SOURCE TEXT:
========================================================================

Image: Reidar Hahn/Fermilab

Using one of the world’s most powerful digital cameras, scientists with the Dark Energy Survey have discovered eight more faint celestial objects hovering near our Milky Way galaxy, along with signs indicating that they — like the objects found by the same team earlier this year — likely are dwarf satellite galaxies, the smallest and closest known form of galaxies.

Three Texas A&M University astronomers — assistant professor and Munnerlyn Astronomical Instrumentation Laboratory manager Jennifer Marshall and graduate students Ting Li and Katelyn Stringer — are authors on the paper reporting the collaboration’s findings, submitted recently to arXiv. A fourth Texas A&M astronomer, Darren DePoy, deputy director of Texas A&M’s George P. and Cynthia Woods Mitchell Institute for Fundamental Physics and Astronomy and Munnerlyn Lab director, served as project scientist for the Dark Energy Camera (DECam).

========================================================================

MATERIAL PROVIDED:
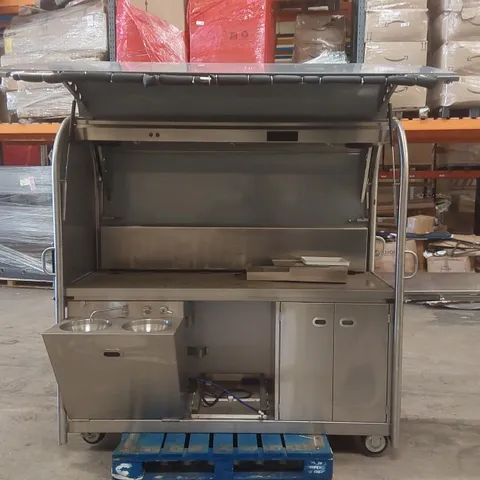 TANK STAINLESS STEEL MOBILE FOOD AND DRINK CATERING STATION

========================================================================

ACTIVITY: Transcribe the passage on the Dark Energy Survey word for word, starting with "Three Texas A&M" and going on through "Energy Camera (DECam).".

RESULT FOR THIS TASK:
Three Texas A&M University astronomers — assistant professor and Munnerlyn Astronomical Instrumentation Laboratory manager Jennifer Marshall and graduate students Ting Li and Katelyn Stringer — are authors on the paper reporting the collaboration’s findings, submitted recently to arXiv. A fourth Texas A&M astronomer, Darren DePoy, deputy director of Texas A&M’s George P. and Cynthia Woods Mitchell Institute for Fundamental Physics and Astronomy and Munnerlyn Lab director, served as project scientist for the Dark Energy Camera (DECam).